Le trio de Minneapolis « the bad plus » ( Reid Anderson à la contrebasse, Ethan Iverson au piano et David King à la batterie) s’est  fait connaître, depuis 2000, grâce à ses reprises de chansons rock ou populaires, un son puissant et une rythmique marquée.  It’s hard, sorti en avril dernier, est pourtant un grand album de jazz. Du son rock, de la rythmique binaire, il reste peu de choses.
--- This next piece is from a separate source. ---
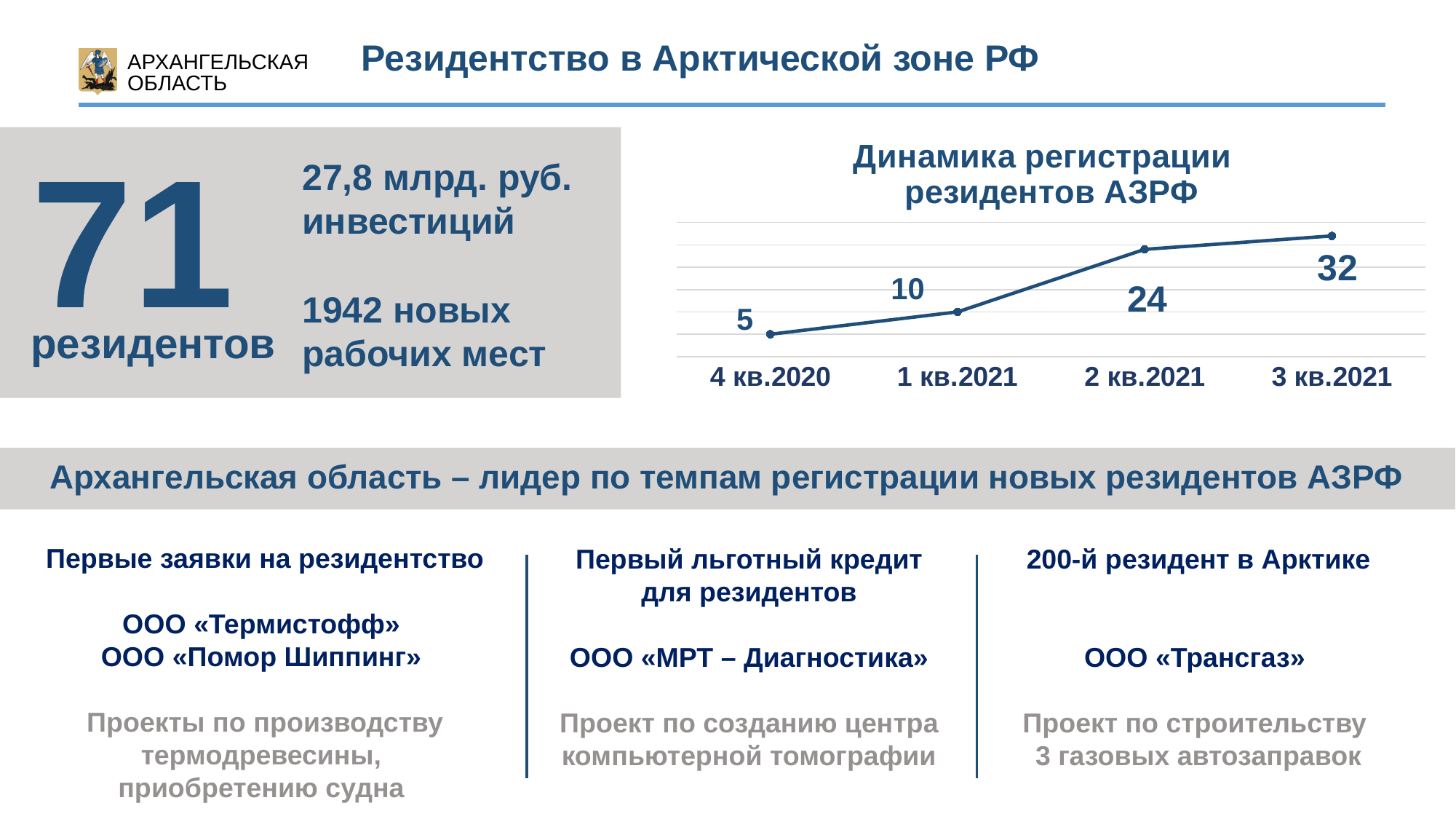
How many data points are plotted on the chart? 4 Which quarter has the lowest value? 4 кв.2020 What is the value for 1 кв.2021? 10 What is the value for 2 кв.2021? 24 What is the value for 4 кв.2020? 5 Do the values rise or fall from 4 кв.2020 to 3 кв.2021? rise What is the value for 3 кв.2021? 32 What is the title of the chart? Динамика регистрации резидентов АЗРФ Which quarter has the highest value? 3 кв.2021 Which is larger, the value for 2 кв.2021 or the value for 3 кв.2021? 3 кв.2021 What is the difference between the values for 2 кв.2021 and 1 кв.2021? 14 What kind of chart is shown? line chart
Le début de The beautiful ones (Prince) ou le très expressif The robots (Florian Schneider). Le reste est nuance, subtilité, swing et humour, comme cette drôle de reprise de Johnny Cash I walk the line qui, justement, ne marche pas sur la ligne, mais aurait plutôt tendance à tituber grâce au léger retard de la mélodie et à l’accélération du tempo au fil du morceau. D’ailleurs, le groupe affectionne les ruptures et les dissonances sur cet album ( Games, Alfombra magica). Malgré tout, c’est la paix et la sérénité qui l’emportent, une fois l’album écouté. Est-ce parce que les derniers morceaux sont les plus lyriques, comme cette poignante improvisation sur Mandy , ou ces rêveries mystérieuses que sont Don’t dream it’s over et staring at the sun ? Est-ce parce que l’album ne se termine pas vraiment, mais reste comme suspendu à cette dernière note de Broken Shadows, dans un hommage émouvant à Ornette Coleman ? « The bad plus » ? Définitivement du jazz.